Israeli Prime Minister Ariel Sharon, after talking with Putin, said last night that there was no clear indication that the plane had been accidentally shot down. He said terrorism remained a possibility.

"It's a heavy disaster," Sharon said, adding that he had agreed to send Israeli navy and air force representatives to the Black Sea to aid in the recovery of debris and bodies.

Russian search-and-rescue vessels quickly reached the scene yesterday, about 110 miles off the city of Sochi, but found little more than a trail of debris. By last night about a dozen bodies had been pulled from the water.

Ukrainian defense officials said the exercise area had been closed to civil aviation. But an Armenian commercial flight was flying about 15,000 feet below the Sibir plane, and its pilot witnessed the incident.

"I saw the explosion on the plane," the pilot, Garik Ovanisyan, told the Associated Press. "The plane fell into the sea, and there was another explosion in the sea. After that, I saw a big white spot on the sea and I had the impression that oil was burning."

In Yerevan, Armenia, the Reuters news service quoted the flight director of Armenian Airlines as saying that Ovanisyan "contacted ground control to find out if there were any [military] exercises," which he presumably would not have been doing had he received proper notification.

Controllers had no earlier indication of problems before the Sibir plane went down.
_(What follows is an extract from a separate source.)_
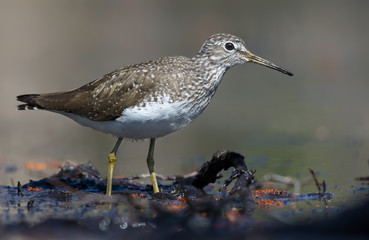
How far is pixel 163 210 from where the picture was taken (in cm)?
541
The Federal Security Service, or FSB, is investigating the crash.

Alexander Zhdanovich, an FSB spokesman, told the Itar-Tass news agency that the pilots had not received any threats during the flight, but he said it is possible that terrorists brought it down. The FSB, he said, was trying to establish "what could have taken place on board the plane and find out whether there were terrorists there or if an explosive device was planted."
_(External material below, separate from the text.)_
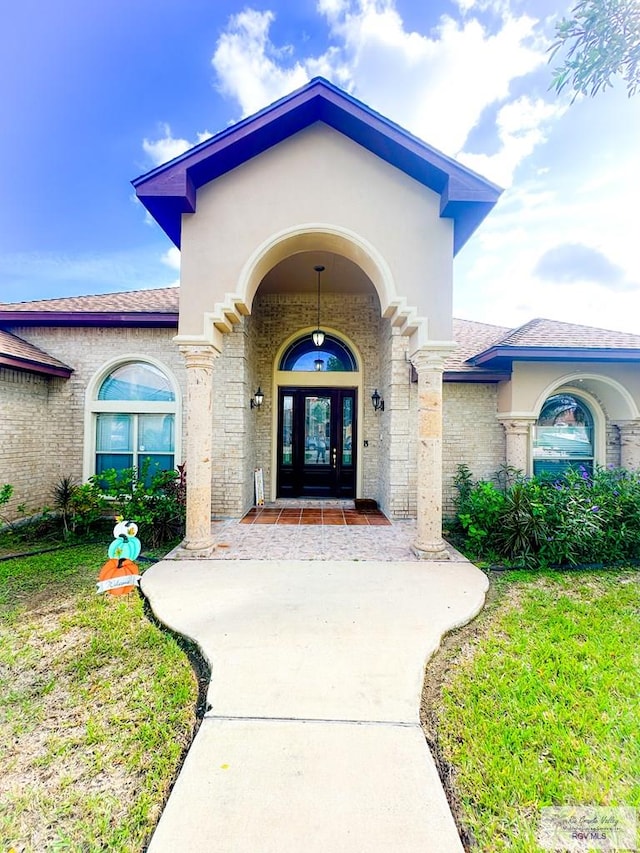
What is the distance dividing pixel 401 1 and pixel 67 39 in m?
6.98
Sibir Flight 1812 was a twice-weekly charter. The 10-year-old Tu-154 that crashed could carry 158 to 164 passengers. About 900 were built, and there have been at least 23 crashes since they went into service in 1973.

In the most recent crash, a plane about to land in Irkutsk flopped to the ground in July, killing all aboard. Since then, a Tu-154 decompressed when a cockpit window popped out, and two had to land because of engine failure.

Israeli Transport Minister Ephraim Sneh said communications between the pilot and controllers were routine.

"We made a very careful examination of all security steps," he said. "There was no fault to be found. At this moment, there is no evidence there was a terror attack. But there is nothing to disprove it either."

Sun staff writer Peter Hermann contributed to this article.